Grady County administrator J.C. (Buddy) Johnson III, has been meeting with commissioners one-on-one and in small groups this week to discuss financial issues regarding the county’s current budget as well as the 2020 operating budget.
According to Johnson, the county will proceed with setting a tentative millage rate that includes a minimum of a three mill tax increase in advance of the November Special Purpose Local Option Sales Tax referendum.
County officials say if the voters approve the SPLOST, then the board will meet after election day to set the final millage and will reduce the final millage from the tentative millage rate, which would include the three mill hike. The county depends on the SPLOST to fund the majority of its approximately $1.6 million debt service on the Tired Creek Lake project. Without the one percent sales tax the county would be fored to make up that lost revenue to pay on the bonds.
Johnson said the budget has not been finalized and will not be until upcoming budget workshop meetings with the full county commission. County officials are trying to determine if a millage rate increase over the current tax rate will be necessary to balance the county’s 2020 budget even if the SPLOST is passed.
“We are sharing some information on different topics to make sure the commissioners have a full understanding of the situation before they are asked to make any decisions,” Johnson said.
Some decisions that will impact the county’s operating expenses could be made as early as next Tuesday when the board meets at 6 p.m.
The county administrator says the cost of the county’s health insurance for county employees has to be addressed. Officials are looking at the current costs, projected costs in 2020 and how premiums, co-pays and deductables might be adjusted to reduce the county’s benefit costs.
According to the county administrator, he and county finance director Holly Murkerson are also working through issues with the 2019 budget where the previous administration did not budget appropriately in a number of departments.

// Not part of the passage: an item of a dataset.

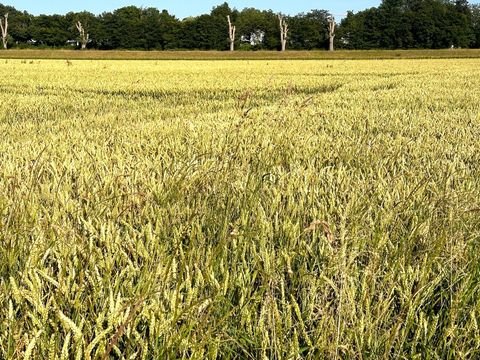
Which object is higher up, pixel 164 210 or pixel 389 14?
pixel 389 14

County officials are also anticipating learning more about the county’s finances next week when auditor Perry Henry appears before the board on Tuesday to present the audited financial statements for 2018.
Administrator Johnson said Tuesday that he anticipates receiving the 2019 tax digest no later than next week and the growth or lack of growth in the digest will answer many of the questions regarding anticipated revenue to fund the 2020 budget.
Johnson credited the work of the county’s new finance director in analyzing the county’s finances and putting together a tentative 2020 budget.
The administrator clearly does not want to have to propose a three mill tax increase, but he says, at a minimum, that is what would be needed should the SPLOST referendum fail this fall.
If tax bills are delayed and are not mailed until Nov. 20, they would be due without interest or penalty if paid by Jan. 20, according to the county administrator.
A delay in the mailing of tax notices will also impact the Grady County School System and the cities of Cairo and Whigham since the Grady County Tax Commissioner collects state, county, city and school taxes.
Cairo City Council Finance Committee chairman, James H. (Jimmy) Douglas, said this week that he did not foresee the city having any fiscal issues if tax bills are delayed.
However, Grady County School Superintendent Dr. Kermit Gilliard said that after discussing the possibility of delayed tax collections with school system finance officer Dan Broome it is likely the school system would have to borrow money in the form of a Tax Anticipation Note to cover expenses until tax collections begin to be disbursed by the tax commissioner.
The Grady County commission could also face a similar predicament, according to Johnson.